Uncoupling Protein 2 as a pathogenic determinant and therapeutic target in cardiovascular and metabolic diseases

: Uncoupling protein 2 (UCP2) is a mitochondrial protein that acts as an anion carrier. It is involved in the regulation of several processes including mitochondrial membrane potential, generation of reactive oxygen species within the inner mitochondrial membrane and calcium homeostasis. UCP2 expression can be regulated at different levels: genetic (gene variants), transcriptional [by peroxisome proliferator-activated receptors (PPARs) and microRNAs], and post-translational. Experimental evidence indicates that activation of UCP2 expression through the AMPK/PPAR-α axis exerts a protective effect toward renal damage and stroke occurrence in an animal model of ischemic stroke (IS) associated with hypertension.

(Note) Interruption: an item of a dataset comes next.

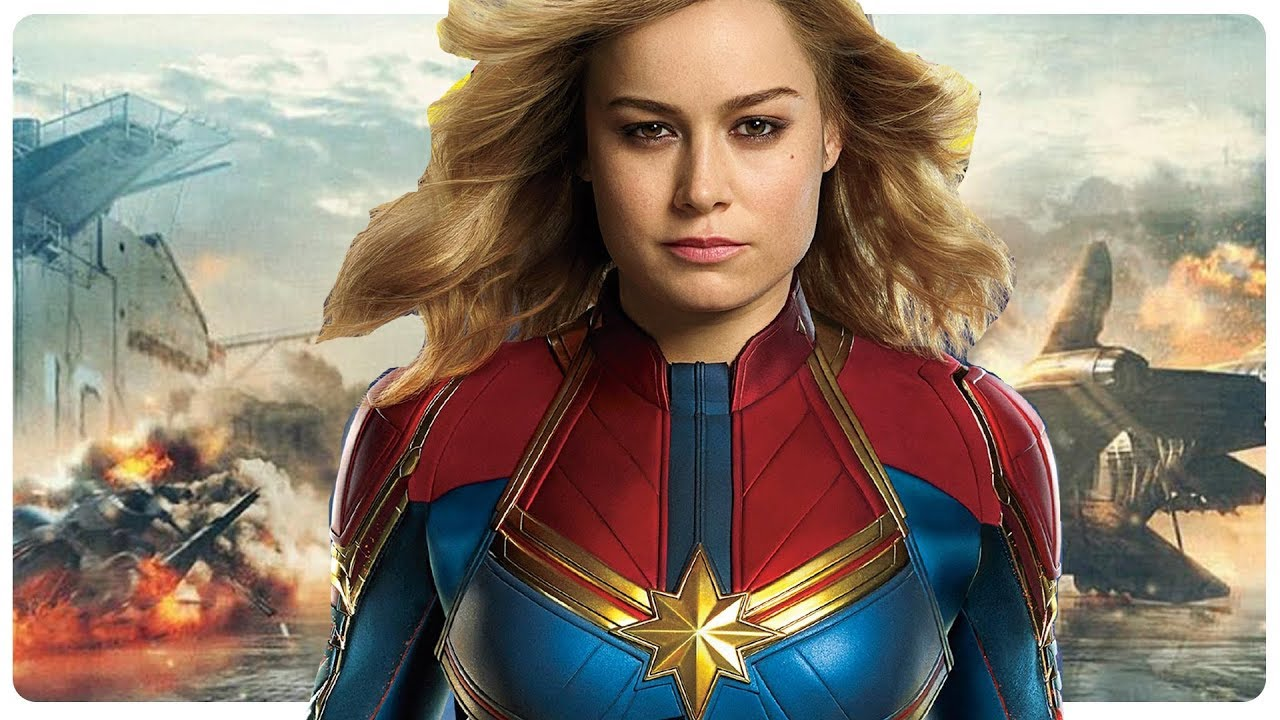 CAPTAIN MARVEL Teaser (NEW 2019) Brie Larson Superhero Movie HD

UCP2 plays a key role in heart diseases (myocardial infarction and cardiac hypertrophy) and metabolic disorders (obesity and diabetes). In humans, UCP2 genetic variants (-866G/A and Ala55Val) associate with an increased risk of type 2 diabetes mellitus and of IS development. Over the last few years, many agents that modulate UCP2 expression have been identified. Some of them are natural compounds of plant origin such as Brassica oleracea, curcumin, berberine and resveratrol. Other molecules, currently used in clinical practice, include anti-diabetic (gliptin) and chemotherapeutic (doxorubicin and taxol) drugs. This evidence highlights the relevant role of UCP2 for the treatment of a wide range of diseases, which affect the national health systems of the Western countries. We will review current knowledge on the physiological and pathological implications of UCP2 with particular regard to cardiovascular and metabolic disorders and will focus on the available therapeutic approaches affecting UCP2 level for the treatment of human diseases.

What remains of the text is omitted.